GOAL OF THE EXERCISE: Reproduce the listing exactly, with no pictures in your copy.

^^^^^^^^

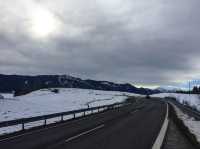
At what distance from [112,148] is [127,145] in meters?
1.15

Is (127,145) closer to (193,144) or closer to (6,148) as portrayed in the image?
(193,144)

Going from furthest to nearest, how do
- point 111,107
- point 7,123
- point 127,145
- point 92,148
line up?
point 111,107 → point 7,123 → point 127,145 → point 92,148

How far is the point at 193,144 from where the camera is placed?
13.8 metres

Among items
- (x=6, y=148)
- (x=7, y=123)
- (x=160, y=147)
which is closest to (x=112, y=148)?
(x=160, y=147)

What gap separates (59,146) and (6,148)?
73.9 inches

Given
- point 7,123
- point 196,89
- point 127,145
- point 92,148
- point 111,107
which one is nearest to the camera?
point 92,148

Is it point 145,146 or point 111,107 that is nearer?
point 145,146

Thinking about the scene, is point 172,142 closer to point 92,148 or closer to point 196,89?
point 92,148

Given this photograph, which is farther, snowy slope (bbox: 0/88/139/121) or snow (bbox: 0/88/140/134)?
snowy slope (bbox: 0/88/139/121)

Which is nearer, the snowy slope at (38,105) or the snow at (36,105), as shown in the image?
the snow at (36,105)

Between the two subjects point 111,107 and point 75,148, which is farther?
point 111,107

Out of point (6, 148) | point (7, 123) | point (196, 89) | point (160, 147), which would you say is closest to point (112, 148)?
point (160, 147)

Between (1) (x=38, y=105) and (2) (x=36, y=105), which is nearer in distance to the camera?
(2) (x=36, y=105)

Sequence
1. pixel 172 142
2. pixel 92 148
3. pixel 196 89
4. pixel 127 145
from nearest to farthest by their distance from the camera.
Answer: pixel 92 148 → pixel 127 145 → pixel 172 142 → pixel 196 89
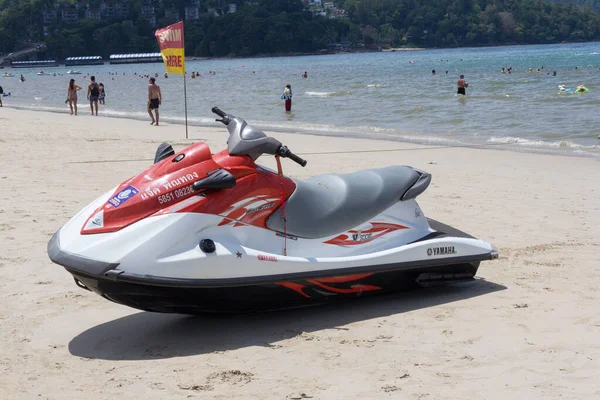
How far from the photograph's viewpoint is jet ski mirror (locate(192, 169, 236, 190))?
5051 mm

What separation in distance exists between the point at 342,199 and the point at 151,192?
4.74 feet

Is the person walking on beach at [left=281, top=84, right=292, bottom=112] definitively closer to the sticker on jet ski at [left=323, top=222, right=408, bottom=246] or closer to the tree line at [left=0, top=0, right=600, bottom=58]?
the sticker on jet ski at [left=323, top=222, right=408, bottom=246]

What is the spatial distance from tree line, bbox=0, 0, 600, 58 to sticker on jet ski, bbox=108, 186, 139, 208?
16769 cm

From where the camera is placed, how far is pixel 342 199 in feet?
18.9

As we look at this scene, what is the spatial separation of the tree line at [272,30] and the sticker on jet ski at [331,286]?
16740 cm

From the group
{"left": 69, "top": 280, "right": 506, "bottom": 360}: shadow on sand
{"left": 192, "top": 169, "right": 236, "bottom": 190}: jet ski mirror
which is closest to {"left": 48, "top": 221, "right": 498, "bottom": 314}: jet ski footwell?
{"left": 69, "top": 280, "right": 506, "bottom": 360}: shadow on sand

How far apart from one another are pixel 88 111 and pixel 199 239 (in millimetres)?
30021

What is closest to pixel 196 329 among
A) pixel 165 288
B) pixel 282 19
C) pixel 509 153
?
pixel 165 288

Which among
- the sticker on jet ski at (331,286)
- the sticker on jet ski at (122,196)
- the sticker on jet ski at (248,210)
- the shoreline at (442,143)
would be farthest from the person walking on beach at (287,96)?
the sticker on jet ski at (122,196)

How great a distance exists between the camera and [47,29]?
183 metres

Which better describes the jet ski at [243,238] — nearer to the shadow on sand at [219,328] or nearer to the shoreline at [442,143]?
the shadow on sand at [219,328]

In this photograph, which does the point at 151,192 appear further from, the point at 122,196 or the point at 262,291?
the point at 262,291

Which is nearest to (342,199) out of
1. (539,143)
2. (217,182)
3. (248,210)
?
(248,210)

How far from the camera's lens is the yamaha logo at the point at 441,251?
5906mm
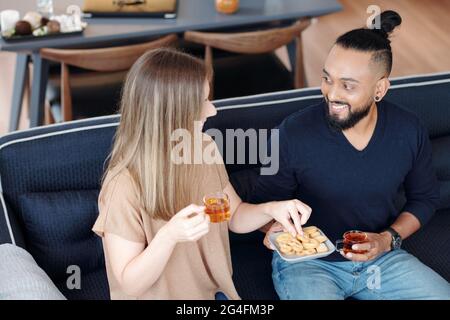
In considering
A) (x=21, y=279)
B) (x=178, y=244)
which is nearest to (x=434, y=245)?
(x=178, y=244)

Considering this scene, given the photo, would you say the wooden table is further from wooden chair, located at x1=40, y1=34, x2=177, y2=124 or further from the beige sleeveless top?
the beige sleeveless top

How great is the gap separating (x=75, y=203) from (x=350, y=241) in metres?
0.85

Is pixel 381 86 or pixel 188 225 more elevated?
pixel 381 86

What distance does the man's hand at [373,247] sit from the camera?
2.17 meters

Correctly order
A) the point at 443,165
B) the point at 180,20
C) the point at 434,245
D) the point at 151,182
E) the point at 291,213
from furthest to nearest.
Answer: the point at 180,20 → the point at 443,165 → the point at 434,245 → the point at 291,213 → the point at 151,182

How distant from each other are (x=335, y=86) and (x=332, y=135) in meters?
0.15

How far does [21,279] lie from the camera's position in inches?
79.7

^^^^^^^^

OUTPUT OF THE TASK:
At what distance from [112,148] is [127,145] in meters?
1.15

Is (127,145) closer to (193,144) or closer to (6,148) as portrayed in the image?
(193,144)

Going from furthest to nearest, how do
- point 111,107
- point 7,123
- point 127,145
- point 92,148
line up?
point 111,107 → point 7,123 → point 127,145 → point 92,148

How far is the point at 193,144 from where the camera is placed?
13.8 metres

Among items
- (x=6, y=148)
- (x=7, y=123)
- (x=160, y=147)
which is closest to (x=112, y=148)?
(x=160, y=147)

What gap separates (59,146) and (6,148)?
73.9 inches

Given
- point 7,123
- point 196,89
- point 127,145
- point 92,148
- point 111,107
which one is nearest to the camera?
point 92,148

Is it point 145,146 or point 111,107 that is nearer?
point 145,146

Thinking about the scene, is point 172,142 closer to point 92,148 or closer to point 196,89?
point 92,148

Given this photograph, which is farther, snowy slope (bbox: 0/88/139/121) or snow (bbox: 0/88/140/134)?
snowy slope (bbox: 0/88/139/121)

Which is nearer, the snowy slope at (38,105) or the snow at (36,105), as shown in the image?
the snow at (36,105)

Between the two subjects point 111,107 and point 75,148, which is farther?
point 111,107

Out of point (6, 148) | point (7, 123) | point (196, 89) | point (160, 147), which would you say is closest to point (112, 148)?
point (160, 147)

Between (1) (x=38, y=105) and (2) (x=36, y=105), which is nearer in distance to the camera?
(2) (x=36, y=105)

Sequence
1. pixel 172 142
2. pixel 92 148
3. pixel 196 89
4. pixel 127 145
from nearest to farthest by their distance from the camera.
Answer: pixel 92 148 → pixel 127 145 → pixel 172 142 → pixel 196 89
How far from the photograph's viewpoint is jet ski mirror (locate(192, 169, 236, 190))?
5051 mm

What separation in distance exists between the point at 342,199 and the point at 151,192?
4.74 feet

Is the person walking on beach at [left=281, top=84, right=292, bottom=112] definitively closer to the sticker on jet ski at [left=323, top=222, right=408, bottom=246] or closer to the tree line at [left=0, top=0, right=600, bottom=58]?
the sticker on jet ski at [left=323, top=222, right=408, bottom=246]

What is the spatial distance from tree line, bbox=0, 0, 600, 58 to sticker on jet ski, bbox=108, 186, 139, 208?
16769 cm

From where the camera is placed, how far is pixel 342 199 in feet?
18.9

As we look at this scene, what is the spatial separation of the tree line at [272,30] and the sticker on jet ski at [331,286]?
16740 cm

From the group
{"left": 69, "top": 280, "right": 506, "bottom": 360}: shadow on sand
{"left": 192, "top": 169, "right": 236, "bottom": 190}: jet ski mirror
which is closest to {"left": 48, "top": 221, "right": 498, "bottom": 314}: jet ski footwell?
{"left": 69, "top": 280, "right": 506, "bottom": 360}: shadow on sand

How far apart from one another are pixel 88 111 and pixel 199 239 (in millimetres)?
30021

What is closest to pixel 196 329 among
A) pixel 165 288
B) pixel 282 19
C) pixel 509 153
?
pixel 165 288

Which among
- the sticker on jet ski at (331,286)
- the sticker on jet ski at (122,196)
- the sticker on jet ski at (248,210)
- the shoreline at (442,143)
would be farthest from the person walking on beach at (287,96)?
the sticker on jet ski at (122,196)

How great a distance exists between the camera and [47,29]?
183 metres

Which better describes the jet ski at [243,238] — nearer to the shadow on sand at [219,328] or nearer to the shoreline at [442,143]?
the shadow on sand at [219,328]

In this photograph, which does the point at 151,192 appear further from, the point at 122,196 or the point at 262,291?
the point at 262,291

Which is nearest to (342,199) out of
1. (539,143)
2. (217,182)
3. (248,210)
?
(248,210)

How far from the camera's lens is the yamaha logo at the point at 441,251?
5906mm
In considering
A) (x=21, y=279)
B) (x=178, y=244)
which is nearest to (x=434, y=245)?
(x=178, y=244)

Considering this scene, given the photo, would you say the wooden table is further from wooden chair, located at x1=40, y1=34, x2=177, y2=124 or further from the beige sleeveless top?
the beige sleeveless top

How great is the gap separating (x=75, y=203) from (x=350, y=241) in metres?
0.85

Is pixel 381 86 or pixel 188 225 more elevated?
pixel 381 86

What distance does the man's hand at [373,247] sit from the camera?
2.17 meters

Correctly order
A) the point at 443,165
B) the point at 180,20
C) the point at 434,245
D) the point at 151,182
E) the point at 291,213
from furthest to nearest.
Answer: the point at 180,20 → the point at 443,165 → the point at 434,245 → the point at 291,213 → the point at 151,182

How distant from each other are (x=335, y=86) and (x=332, y=135) in meters?
0.15

How far does [21,279] lie from the camera's position in inches?
79.7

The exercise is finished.